- DOCUMENT TEXT:
President of George Washington University

Personal details
- Born: November 21, 1862 Wilmot, Nova Scotia, Canada
- Died: November 27, 1911 (aged 49) Seattle, Washington, U.S.
- Alma mater: Brown University

= Beniah Longley Whitman =

Rev. Beniah Longley Whitman (also spelled Benaiah; November 21, 1862 - November 27, 1911) was the 11th president of Colby College, and later Columbian College (now George Washington University).

==Life==
Beniah Longley Whitman was born in Wilmot, Nova Scotia on November 21, 1962. He prepared for college at the Worcester Academy in Worcester, Massachusetts. He graduated from Brown University in the class of 1887, with a B.A. degree, and received an M.A. degree in 1890. He received the honorary degree of D.D. from Bowdoin College in 1894; the degree of LL.D. from Howard University in 1899, and from Furman University in 1906.

He was a lecturer at Bucknell University, 1900–07; trustee of Newton Theological Institution (now the Andover Newton Theological School), 1894-02; and of the Crozer Theological Seminary, 1901–08; and President of the American Baptist Historical Society, 1900–07. He was a member of the Delta Upsilon fraternity and of Phi Beta Kappa.

- SUPPLIED DATA:
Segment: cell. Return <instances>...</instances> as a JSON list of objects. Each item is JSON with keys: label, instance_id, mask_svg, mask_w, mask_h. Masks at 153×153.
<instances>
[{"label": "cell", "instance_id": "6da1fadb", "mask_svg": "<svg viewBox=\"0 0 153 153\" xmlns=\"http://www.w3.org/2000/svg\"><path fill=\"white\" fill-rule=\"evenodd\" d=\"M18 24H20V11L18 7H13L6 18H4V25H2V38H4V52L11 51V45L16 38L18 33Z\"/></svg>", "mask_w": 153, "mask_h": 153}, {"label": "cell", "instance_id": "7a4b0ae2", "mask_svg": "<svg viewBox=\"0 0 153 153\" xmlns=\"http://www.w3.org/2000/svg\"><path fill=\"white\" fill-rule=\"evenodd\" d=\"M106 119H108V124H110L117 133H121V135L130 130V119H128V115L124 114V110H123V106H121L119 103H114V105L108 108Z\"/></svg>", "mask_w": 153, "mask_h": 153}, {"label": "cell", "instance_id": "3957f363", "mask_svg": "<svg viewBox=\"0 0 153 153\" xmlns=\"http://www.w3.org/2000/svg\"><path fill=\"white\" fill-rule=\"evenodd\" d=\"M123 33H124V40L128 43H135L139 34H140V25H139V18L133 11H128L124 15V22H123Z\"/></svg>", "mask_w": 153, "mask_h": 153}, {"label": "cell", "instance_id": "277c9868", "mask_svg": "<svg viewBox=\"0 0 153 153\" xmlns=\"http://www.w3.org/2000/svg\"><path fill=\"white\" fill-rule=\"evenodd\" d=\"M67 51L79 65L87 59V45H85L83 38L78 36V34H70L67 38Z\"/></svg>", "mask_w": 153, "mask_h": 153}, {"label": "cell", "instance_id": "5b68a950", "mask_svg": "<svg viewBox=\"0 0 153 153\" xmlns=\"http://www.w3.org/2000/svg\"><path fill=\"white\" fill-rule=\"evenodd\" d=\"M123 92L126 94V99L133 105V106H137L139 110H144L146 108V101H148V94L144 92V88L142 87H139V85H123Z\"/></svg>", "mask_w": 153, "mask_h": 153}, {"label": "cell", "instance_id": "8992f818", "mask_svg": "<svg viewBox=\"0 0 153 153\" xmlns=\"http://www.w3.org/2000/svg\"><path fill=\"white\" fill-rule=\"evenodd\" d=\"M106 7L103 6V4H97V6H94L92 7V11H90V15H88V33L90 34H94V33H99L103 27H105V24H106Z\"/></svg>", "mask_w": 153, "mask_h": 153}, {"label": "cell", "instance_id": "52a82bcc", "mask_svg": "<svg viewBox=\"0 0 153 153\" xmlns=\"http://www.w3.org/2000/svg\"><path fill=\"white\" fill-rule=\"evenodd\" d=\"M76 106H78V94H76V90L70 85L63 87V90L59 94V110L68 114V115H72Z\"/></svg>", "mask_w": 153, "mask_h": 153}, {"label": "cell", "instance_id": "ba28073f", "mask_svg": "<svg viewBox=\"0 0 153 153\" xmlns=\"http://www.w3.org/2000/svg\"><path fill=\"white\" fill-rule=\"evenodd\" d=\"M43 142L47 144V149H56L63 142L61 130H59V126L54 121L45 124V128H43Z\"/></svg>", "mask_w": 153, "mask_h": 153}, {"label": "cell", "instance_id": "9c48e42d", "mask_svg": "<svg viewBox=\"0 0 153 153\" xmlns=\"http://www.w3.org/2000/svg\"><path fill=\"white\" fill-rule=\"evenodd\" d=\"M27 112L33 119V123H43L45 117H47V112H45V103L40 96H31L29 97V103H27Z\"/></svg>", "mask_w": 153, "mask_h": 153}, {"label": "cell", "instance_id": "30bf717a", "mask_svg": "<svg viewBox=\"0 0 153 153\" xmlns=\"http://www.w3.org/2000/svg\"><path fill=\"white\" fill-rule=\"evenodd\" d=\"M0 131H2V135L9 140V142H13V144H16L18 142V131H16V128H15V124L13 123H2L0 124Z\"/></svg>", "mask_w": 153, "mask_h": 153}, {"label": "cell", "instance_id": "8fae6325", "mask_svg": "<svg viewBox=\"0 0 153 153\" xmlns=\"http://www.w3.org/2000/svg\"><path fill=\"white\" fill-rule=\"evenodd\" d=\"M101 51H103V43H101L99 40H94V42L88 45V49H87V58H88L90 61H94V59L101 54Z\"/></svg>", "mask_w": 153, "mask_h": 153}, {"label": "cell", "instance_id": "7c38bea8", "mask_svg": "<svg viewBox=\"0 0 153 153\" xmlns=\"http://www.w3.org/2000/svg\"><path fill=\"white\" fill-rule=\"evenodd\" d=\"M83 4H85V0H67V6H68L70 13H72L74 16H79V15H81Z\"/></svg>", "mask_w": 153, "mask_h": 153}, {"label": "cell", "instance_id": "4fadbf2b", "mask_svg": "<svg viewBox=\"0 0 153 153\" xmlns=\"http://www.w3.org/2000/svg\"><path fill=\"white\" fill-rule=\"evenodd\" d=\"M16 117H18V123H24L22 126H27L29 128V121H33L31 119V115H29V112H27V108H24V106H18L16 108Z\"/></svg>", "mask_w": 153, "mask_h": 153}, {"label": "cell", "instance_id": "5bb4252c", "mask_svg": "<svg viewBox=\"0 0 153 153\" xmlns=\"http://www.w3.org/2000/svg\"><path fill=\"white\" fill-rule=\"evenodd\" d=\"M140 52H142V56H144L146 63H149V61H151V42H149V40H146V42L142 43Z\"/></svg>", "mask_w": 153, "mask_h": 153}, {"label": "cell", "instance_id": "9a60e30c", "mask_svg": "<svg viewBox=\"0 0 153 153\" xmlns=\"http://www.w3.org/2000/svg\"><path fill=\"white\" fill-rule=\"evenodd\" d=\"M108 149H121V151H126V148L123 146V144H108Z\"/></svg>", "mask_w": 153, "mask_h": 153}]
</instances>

- WORK TASK 1: From the biography of Beniah Longley Whitman, list every honorary degree he received, with the granting institution and year for each.
- WORK TASK 2: Extend the biography of Beniah Longley Whitman, beginning after its final sentence.

- TASK OUTPUT 1:
- D.D., Bowdoin College, 1894
- LL.D., Howard University, 1899
- LL.D., Furman University, 1906

- TASK OUTPUT 2:
He married Mary J. Scott of Newton, Massachusetts on December 6, 1888, and they had four children. He was pastor of the Free Street Baptist Church, Portland, Maine, 1890–92; President of Colby College, 1892–95; President of Columbian, now George Washington University, 1895-1900; pastor of the Fifth Baptist Church, Philadelphia, Pennsylvania, 1900–07; and First Baptist Church, Seattle, Washington, from 1908 until his death in 1911.

==Publications==
- Ideals in Education (1892)
- Elements of Ethics (1893)
- Elements of Sociology (1894)
- Elements of Political Science (1899)
- Outlines of Political History (1900)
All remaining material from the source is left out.